When we reached the Bordj I found that it contained only one good-sized room, quite bare, with stone floor and white walls. Here, upon a deal table, was set forth my repast; the foods I had brought with me, and a red Arab soup served in a gigantic bowl of palmwood. A candle guttered in the glass neck of a bottle, and upon the floor were already spread my gaudy striped quilt, my pillow, and my blanket. The Spahi surveyed these preparations with a deliberate greediness, lingering in the narrow doorway.

I sat down on a bench before the table. My attendants were to eat at the Café Maure.

“Where are you going to sleep?” I asked of D’oud.

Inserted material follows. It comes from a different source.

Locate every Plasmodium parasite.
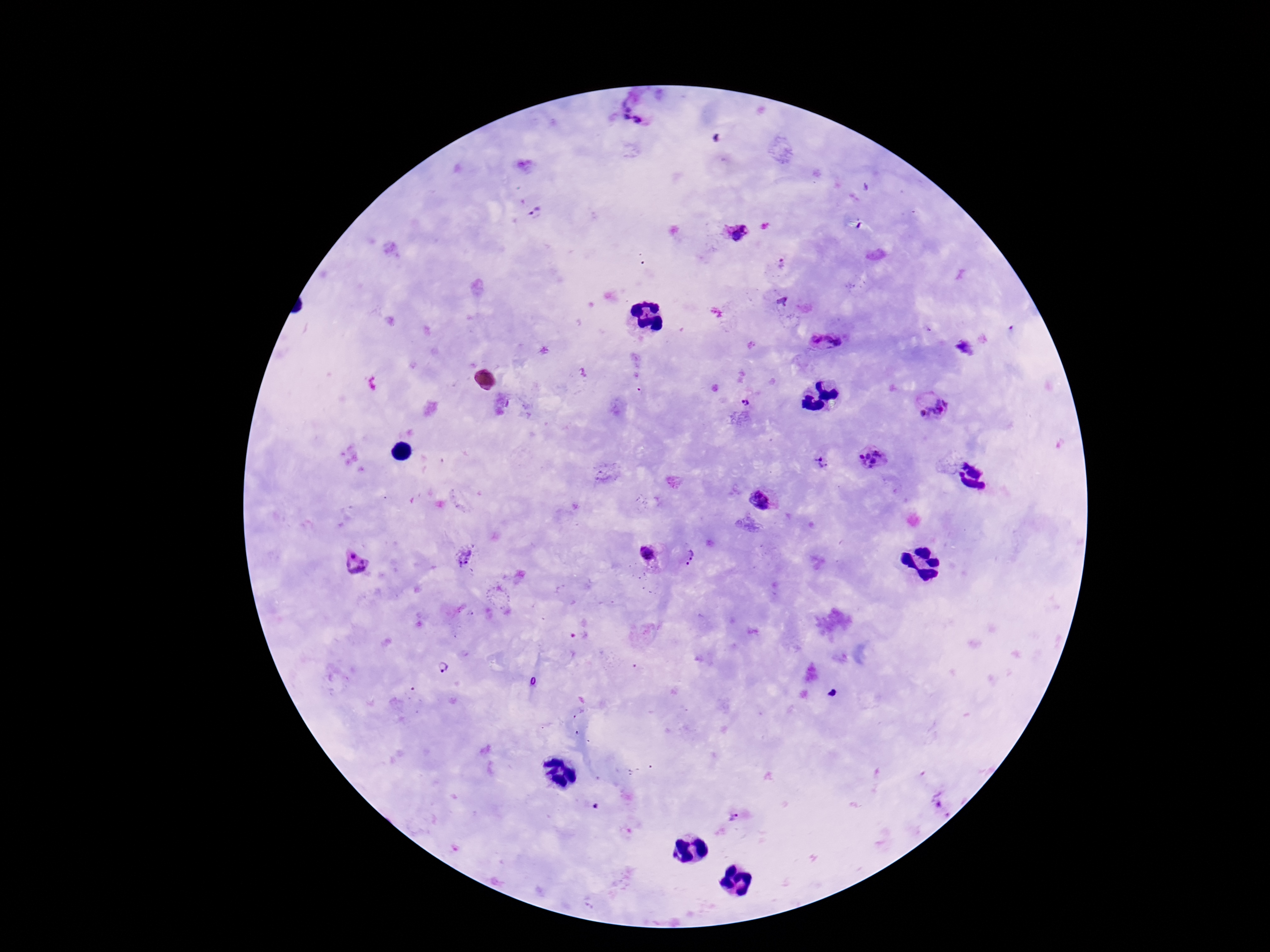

“At the Café Maure, monsieur, if monsieur is not afraid to sleep alone. Here is the key. Monsieur can lock himself in. The door is strong.”

I was helping myself to the soup. The rising wind blew up the skirts of the Spahi’s scarlet robe. In the wind—was it imagination?—I seemed to hear some thin, passing echoes of a tom-tom’s beat.

“Come in,” I said to the Spahi. “You shall sup with me to-night, and—and you shall sleep here with me.”

D’oud’s expressive face became sinister. Arabs are almost as jealous as they are vain.

“But, monsieur, he will sleep in the Café Maure. If monsieur wishes for a companion, I——”

“Come in,” I repeated to the Spahi. “You can sleep here to-night.”